*Prompt 1:*
List every country whose diplomats took part in the boycott described in the passage on the 2022 Beijing Winter Olympics.
*Prompt 2:*
According to the passage on the 2022 Beijing Winter Olympics, which minority's treatment did the diplomatic boycott especially protest?
*Prompt 3:*
Summarize the passage on the 2022 Beijing Winter Olympics in two sentences.

*Selected excerpt:*
☆ ☆ ☆ ☆ ☆ ☆ ☆

The 2022 Winter Olympics in Beijing could be long remembered for the achievements of some of the world’s most accomplished athletes in a community of sportsmanlike fellowship. It could also be remembered as the occasion when western-style democracies—and especially the United States—mounted a wholly symbolic protest of the authoritarian Chinese government and its human rights violations. 

The “diplomatic boycott” of the Beijing Olympics protested China’s well-known human rights abuses and especially the treatment of the country’s Uyghur minority, persecuted Chinese Muslims. Led by the United States and joined by Australia, Britain, and Canada, the boycott only included diplomats from these countries, later joined by Japanese diplomats, who would simply not travel to Beijing for the games. It was an empty gesture. The boycott did not include athletes from these nations. The games have gone on much to the satisfaction of the Chinese Communist Party (CCP) and as a salve to the perhaps bruised feelings of China’s President Xi Jinping.

Hundreds of thousands of Uyghurs remained in China’s brutal detention camps.

☆ ☆ ☆ ☆ ☆ ☆ ☆

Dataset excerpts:
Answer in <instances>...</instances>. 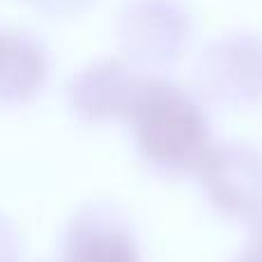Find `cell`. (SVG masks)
Segmentation results:
<instances>
[{
	"mask_svg": "<svg viewBox=\"0 0 262 262\" xmlns=\"http://www.w3.org/2000/svg\"><path fill=\"white\" fill-rule=\"evenodd\" d=\"M239 262H262V242L249 246V249L244 251V255L239 258Z\"/></svg>",
	"mask_w": 262,
	"mask_h": 262,
	"instance_id": "obj_5",
	"label": "cell"
},
{
	"mask_svg": "<svg viewBox=\"0 0 262 262\" xmlns=\"http://www.w3.org/2000/svg\"><path fill=\"white\" fill-rule=\"evenodd\" d=\"M207 186L226 212L249 216L262 207V161L251 154L207 149L198 163Z\"/></svg>",
	"mask_w": 262,
	"mask_h": 262,
	"instance_id": "obj_2",
	"label": "cell"
},
{
	"mask_svg": "<svg viewBox=\"0 0 262 262\" xmlns=\"http://www.w3.org/2000/svg\"><path fill=\"white\" fill-rule=\"evenodd\" d=\"M140 152L166 168H184L203 161L205 127L198 106L170 85L140 88L129 108Z\"/></svg>",
	"mask_w": 262,
	"mask_h": 262,
	"instance_id": "obj_1",
	"label": "cell"
},
{
	"mask_svg": "<svg viewBox=\"0 0 262 262\" xmlns=\"http://www.w3.org/2000/svg\"><path fill=\"white\" fill-rule=\"evenodd\" d=\"M64 262H140L136 244L120 228L83 226L74 228L67 242Z\"/></svg>",
	"mask_w": 262,
	"mask_h": 262,
	"instance_id": "obj_4",
	"label": "cell"
},
{
	"mask_svg": "<svg viewBox=\"0 0 262 262\" xmlns=\"http://www.w3.org/2000/svg\"><path fill=\"white\" fill-rule=\"evenodd\" d=\"M46 76L44 53L23 35L0 32V99L21 101L41 88Z\"/></svg>",
	"mask_w": 262,
	"mask_h": 262,
	"instance_id": "obj_3",
	"label": "cell"
}]
</instances>
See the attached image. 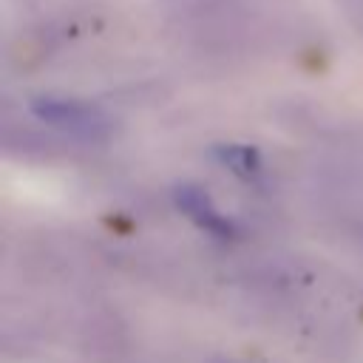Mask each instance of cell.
<instances>
[{
    "mask_svg": "<svg viewBox=\"0 0 363 363\" xmlns=\"http://www.w3.org/2000/svg\"><path fill=\"white\" fill-rule=\"evenodd\" d=\"M31 111L40 122L62 130V133H71L77 139H99L111 130V122L108 116L88 105V102H79V99H65V96H40L31 102Z\"/></svg>",
    "mask_w": 363,
    "mask_h": 363,
    "instance_id": "1",
    "label": "cell"
},
{
    "mask_svg": "<svg viewBox=\"0 0 363 363\" xmlns=\"http://www.w3.org/2000/svg\"><path fill=\"white\" fill-rule=\"evenodd\" d=\"M176 201H179V210H184L204 230H210L216 235H227L230 233V224L210 207V199L199 187H179L176 190Z\"/></svg>",
    "mask_w": 363,
    "mask_h": 363,
    "instance_id": "2",
    "label": "cell"
},
{
    "mask_svg": "<svg viewBox=\"0 0 363 363\" xmlns=\"http://www.w3.org/2000/svg\"><path fill=\"white\" fill-rule=\"evenodd\" d=\"M224 162H227L230 167H238L241 173H250V170L258 164L255 153L247 150V147H227V150H224Z\"/></svg>",
    "mask_w": 363,
    "mask_h": 363,
    "instance_id": "3",
    "label": "cell"
},
{
    "mask_svg": "<svg viewBox=\"0 0 363 363\" xmlns=\"http://www.w3.org/2000/svg\"><path fill=\"white\" fill-rule=\"evenodd\" d=\"M340 3H343L346 14L352 17V23H357L360 31H363V0H340Z\"/></svg>",
    "mask_w": 363,
    "mask_h": 363,
    "instance_id": "4",
    "label": "cell"
}]
</instances>
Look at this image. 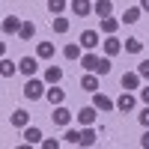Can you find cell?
I'll return each instance as SVG.
<instances>
[{"instance_id": "cell-1", "label": "cell", "mask_w": 149, "mask_h": 149, "mask_svg": "<svg viewBox=\"0 0 149 149\" xmlns=\"http://www.w3.org/2000/svg\"><path fill=\"white\" fill-rule=\"evenodd\" d=\"M78 63H81V69L95 72V74H102V78H104V74H110V66H113L107 54H104V57H98V54H93V51H90V54H81Z\"/></svg>"}, {"instance_id": "cell-2", "label": "cell", "mask_w": 149, "mask_h": 149, "mask_svg": "<svg viewBox=\"0 0 149 149\" xmlns=\"http://www.w3.org/2000/svg\"><path fill=\"white\" fill-rule=\"evenodd\" d=\"M21 93H24V98H30V102H39V98H45V81H39L33 74V78H27Z\"/></svg>"}, {"instance_id": "cell-3", "label": "cell", "mask_w": 149, "mask_h": 149, "mask_svg": "<svg viewBox=\"0 0 149 149\" xmlns=\"http://www.w3.org/2000/svg\"><path fill=\"white\" fill-rule=\"evenodd\" d=\"M93 104H95V110H98V113H110V110H116V102H113V98H107L104 93H93Z\"/></svg>"}, {"instance_id": "cell-4", "label": "cell", "mask_w": 149, "mask_h": 149, "mask_svg": "<svg viewBox=\"0 0 149 149\" xmlns=\"http://www.w3.org/2000/svg\"><path fill=\"white\" fill-rule=\"evenodd\" d=\"M72 116H74V113H72L66 104H57L54 113H51V122H54V125H60V128H66L69 122H72Z\"/></svg>"}, {"instance_id": "cell-5", "label": "cell", "mask_w": 149, "mask_h": 149, "mask_svg": "<svg viewBox=\"0 0 149 149\" xmlns=\"http://www.w3.org/2000/svg\"><path fill=\"white\" fill-rule=\"evenodd\" d=\"M18 72L24 78H33V74L39 72V57H21L18 60Z\"/></svg>"}, {"instance_id": "cell-6", "label": "cell", "mask_w": 149, "mask_h": 149, "mask_svg": "<svg viewBox=\"0 0 149 149\" xmlns=\"http://www.w3.org/2000/svg\"><path fill=\"white\" fill-rule=\"evenodd\" d=\"M134 107H137V95L128 93V90H122V95L116 98V110H122V113H131Z\"/></svg>"}, {"instance_id": "cell-7", "label": "cell", "mask_w": 149, "mask_h": 149, "mask_svg": "<svg viewBox=\"0 0 149 149\" xmlns=\"http://www.w3.org/2000/svg\"><path fill=\"white\" fill-rule=\"evenodd\" d=\"M78 42H81V48H84V51H95V48H98V42H102V36H98V30H84Z\"/></svg>"}, {"instance_id": "cell-8", "label": "cell", "mask_w": 149, "mask_h": 149, "mask_svg": "<svg viewBox=\"0 0 149 149\" xmlns=\"http://www.w3.org/2000/svg\"><path fill=\"white\" fill-rule=\"evenodd\" d=\"M69 9H72V15H78V18H90L93 15V0H72Z\"/></svg>"}, {"instance_id": "cell-9", "label": "cell", "mask_w": 149, "mask_h": 149, "mask_svg": "<svg viewBox=\"0 0 149 149\" xmlns=\"http://www.w3.org/2000/svg\"><path fill=\"white\" fill-rule=\"evenodd\" d=\"M95 116H98L95 104H86V107L78 110V122H81V125H95Z\"/></svg>"}, {"instance_id": "cell-10", "label": "cell", "mask_w": 149, "mask_h": 149, "mask_svg": "<svg viewBox=\"0 0 149 149\" xmlns=\"http://www.w3.org/2000/svg\"><path fill=\"white\" fill-rule=\"evenodd\" d=\"M0 27H3L6 36H18V30H21V18H18V15H6L3 21H0Z\"/></svg>"}, {"instance_id": "cell-11", "label": "cell", "mask_w": 149, "mask_h": 149, "mask_svg": "<svg viewBox=\"0 0 149 149\" xmlns=\"http://www.w3.org/2000/svg\"><path fill=\"white\" fill-rule=\"evenodd\" d=\"M140 81H143V78H140L137 72H125V74H122V78H119L122 90H128V93H131V90H140Z\"/></svg>"}, {"instance_id": "cell-12", "label": "cell", "mask_w": 149, "mask_h": 149, "mask_svg": "<svg viewBox=\"0 0 149 149\" xmlns=\"http://www.w3.org/2000/svg\"><path fill=\"white\" fill-rule=\"evenodd\" d=\"M45 98L51 102V107H57V104L66 102V90H60L57 84H51V90H45Z\"/></svg>"}, {"instance_id": "cell-13", "label": "cell", "mask_w": 149, "mask_h": 149, "mask_svg": "<svg viewBox=\"0 0 149 149\" xmlns=\"http://www.w3.org/2000/svg\"><path fill=\"white\" fill-rule=\"evenodd\" d=\"M21 137H24L27 146H36V143H42V131L36 125H27V128H21Z\"/></svg>"}, {"instance_id": "cell-14", "label": "cell", "mask_w": 149, "mask_h": 149, "mask_svg": "<svg viewBox=\"0 0 149 149\" xmlns=\"http://www.w3.org/2000/svg\"><path fill=\"white\" fill-rule=\"evenodd\" d=\"M93 15H98V18L113 15V0H95L93 3Z\"/></svg>"}, {"instance_id": "cell-15", "label": "cell", "mask_w": 149, "mask_h": 149, "mask_svg": "<svg viewBox=\"0 0 149 149\" xmlns=\"http://www.w3.org/2000/svg\"><path fill=\"white\" fill-rule=\"evenodd\" d=\"M95 140H98V131H95L93 125H84V128H81V140H78V146H95Z\"/></svg>"}, {"instance_id": "cell-16", "label": "cell", "mask_w": 149, "mask_h": 149, "mask_svg": "<svg viewBox=\"0 0 149 149\" xmlns=\"http://www.w3.org/2000/svg\"><path fill=\"white\" fill-rule=\"evenodd\" d=\"M15 74H18V63H12V60L9 57H0V78H15Z\"/></svg>"}, {"instance_id": "cell-17", "label": "cell", "mask_w": 149, "mask_h": 149, "mask_svg": "<svg viewBox=\"0 0 149 149\" xmlns=\"http://www.w3.org/2000/svg\"><path fill=\"white\" fill-rule=\"evenodd\" d=\"M81 90H84V93H95V90H98V74H95V72H86L84 78H81Z\"/></svg>"}, {"instance_id": "cell-18", "label": "cell", "mask_w": 149, "mask_h": 149, "mask_svg": "<svg viewBox=\"0 0 149 149\" xmlns=\"http://www.w3.org/2000/svg\"><path fill=\"white\" fill-rule=\"evenodd\" d=\"M98 21H102V33H104V36H113V33L119 30V24H122V21H119V18H113V15L98 18Z\"/></svg>"}, {"instance_id": "cell-19", "label": "cell", "mask_w": 149, "mask_h": 149, "mask_svg": "<svg viewBox=\"0 0 149 149\" xmlns=\"http://www.w3.org/2000/svg\"><path fill=\"white\" fill-rule=\"evenodd\" d=\"M9 122H12L15 128H27V125H30V113H27V110H12Z\"/></svg>"}, {"instance_id": "cell-20", "label": "cell", "mask_w": 149, "mask_h": 149, "mask_svg": "<svg viewBox=\"0 0 149 149\" xmlns=\"http://www.w3.org/2000/svg\"><path fill=\"white\" fill-rule=\"evenodd\" d=\"M54 54H57L54 42H39V45H36V57H39V60H51Z\"/></svg>"}, {"instance_id": "cell-21", "label": "cell", "mask_w": 149, "mask_h": 149, "mask_svg": "<svg viewBox=\"0 0 149 149\" xmlns=\"http://www.w3.org/2000/svg\"><path fill=\"white\" fill-rule=\"evenodd\" d=\"M122 51V39H116V36H107V39H104V54L107 57H116Z\"/></svg>"}, {"instance_id": "cell-22", "label": "cell", "mask_w": 149, "mask_h": 149, "mask_svg": "<svg viewBox=\"0 0 149 149\" xmlns=\"http://www.w3.org/2000/svg\"><path fill=\"white\" fill-rule=\"evenodd\" d=\"M140 15H143V9H140V6H131V9L122 12V18H119V21H122V24H137Z\"/></svg>"}, {"instance_id": "cell-23", "label": "cell", "mask_w": 149, "mask_h": 149, "mask_svg": "<svg viewBox=\"0 0 149 149\" xmlns=\"http://www.w3.org/2000/svg\"><path fill=\"white\" fill-rule=\"evenodd\" d=\"M60 81H63V69L60 66H48L45 69V84L51 86V84H60Z\"/></svg>"}, {"instance_id": "cell-24", "label": "cell", "mask_w": 149, "mask_h": 149, "mask_svg": "<svg viewBox=\"0 0 149 149\" xmlns=\"http://www.w3.org/2000/svg\"><path fill=\"white\" fill-rule=\"evenodd\" d=\"M122 51H125V54H140L143 51V42L137 39V36H128L125 45H122Z\"/></svg>"}, {"instance_id": "cell-25", "label": "cell", "mask_w": 149, "mask_h": 149, "mask_svg": "<svg viewBox=\"0 0 149 149\" xmlns=\"http://www.w3.org/2000/svg\"><path fill=\"white\" fill-rule=\"evenodd\" d=\"M18 36H21L24 42H30L33 36H36V24H33V21H21V30H18Z\"/></svg>"}, {"instance_id": "cell-26", "label": "cell", "mask_w": 149, "mask_h": 149, "mask_svg": "<svg viewBox=\"0 0 149 149\" xmlns=\"http://www.w3.org/2000/svg\"><path fill=\"white\" fill-rule=\"evenodd\" d=\"M51 27H54V33H60V36H63V33H69V27H72V24H69V18H63V15H54Z\"/></svg>"}, {"instance_id": "cell-27", "label": "cell", "mask_w": 149, "mask_h": 149, "mask_svg": "<svg viewBox=\"0 0 149 149\" xmlns=\"http://www.w3.org/2000/svg\"><path fill=\"white\" fill-rule=\"evenodd\" d=\"M63 57H66V60H81V42H78V45L69 42V45L63 48Z\"/></svg>"}, {"instance_id": "cell-28", "label": "cell", "mask_w": 149, "mask_h": 149, "mask_svg": "<svg viewBox=\"0 0 149 149\" xmlns=\"http://www.w3.org/2000/svg\"><path fill=\"white\" fill-rule=\"evenodd\" d=\"M66 0H48V12H51V15H63L66 12Z\"/></svg>"}, {"instance_id": "cell-29", "label": "cell", "mask_w": 149, "mask_h": 149, "mask_svg": "<svg viewBox=\"0 0 149 149\" xmlns=\"http://www.w3.org/2000/svg\"><path fill=\"white\" fill-rule=\"evenodd\" d=\"M63 140H66L69 146H78V140H81V131H78V128H69V125H66V134H63Z\"/></svg>"}, {"instance_id": "cell-30", "label": "cell", "mask_w": 149, "mask_h": 149, "mask_svg": "<svg viewBox=\"0 0 149 149\" xmlns=\"http://www.w3.org/2000/svg\"><path fill=\"white\" fill-rule=\"evenodd\" d=\"M137 74L149 81V60H140V63H137Z\"/></svg>"}, {"instance_id": "cell-31", "label": "cell", "mask_w": 149, "mask_h": 149, "mask_svg": "<svg viewBox=\"0 0 149 149\" xmlns=\"http://www.w3.org/2000/svg\"><path fill=\"white\" fill-rule=\"evenodd\" d=\"M137 122H140L143 128H149V104H146V107L140 110V113H137Z\"/></svg>"}, {"instance_id": "cell-32", "label": "cell", "mask_w": 149, "mask_h": 149, "mask_svg": "<svg viewBox=\"0 0 149 149\" xmlns=\"http://www.w3.org/2000/svg\"><path fill=\"white\" fill-rule=\"evenodd\" d=\"M39 146H42V149H60V140H57V137H48V140L42 137V143H39Z\"/></svg>"}, {"instance_id": "cell-33", "label": "cell", "mask_w": 149, "mask_h": 149, "mask_svg": "<svg viewBox=\"0 0 149 149\" xmlns=\"http://www.w3.org/2000/svg\"><path fill=\"white\" fill-rule=\"evenodd\" d=\"M140 102L149 104V86H140Z\"/></svg>"}, {"instance_id": "cell-34", "label": "cell", "mask_w": 149, "mask_h": 149, "mask_svg": "<svg viewBox=\"0 0 149 149\" xmlns=\"http://www.w3.org/2000/svg\"><path fill=\"white\" fill-rule=\"evenodd\" d=\"M140 146H143V149H149V128L143 131V137H140Z\"/></svg>"}, {"instance_id": "cell-35", "label": "cell", "mask_w": 149, "mask_h": 149, "mask_svg": "<svg viewBox=\"0 0 149 149\" xmlns=\"http://www.w3.org/2000/svg\"><path fill=\"white\" fill-rule=\"evenodd\" d=\"M140 9H143V12H149V0H140Z\"/></svg>"}, {"instance_id": "cell-36", "label": "cell", "mask_w": 149, "mask_h": 149, "mask_svg": "<svg viewBox=\"0 0 149 149\" xmlns=\"http://www.w3.org/2000/svg\"><path fill=\"white\" fill-rule=\"evenodd\" d=\"M6 54V42H0V57H3Z\"/></svg>"}]
</instances>
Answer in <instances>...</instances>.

☆ ☆ ☆ ☆ ☆ ☆ ☆

*Correct output 1:*
United States, Australia, Britain, Canada, Japan

*Correct output 2:*
The Uyghur minority, persecuted Chinese Muslims.

*Correct output 3:*
The United States led a diplomatic boycott of the 2022 Beijing Winter Olympics, joined by Australia, Britain, Canada and later Japan, to protest China's human rights abuses, especially its treatment of the Uyghur minority. The boycott was an empty, wholly symbolic gesture: it did not include athletes, the games went on to the satisfaction of the Chinese Communist Party, and hundreds of thousands of Uyghurs remained in detention camps.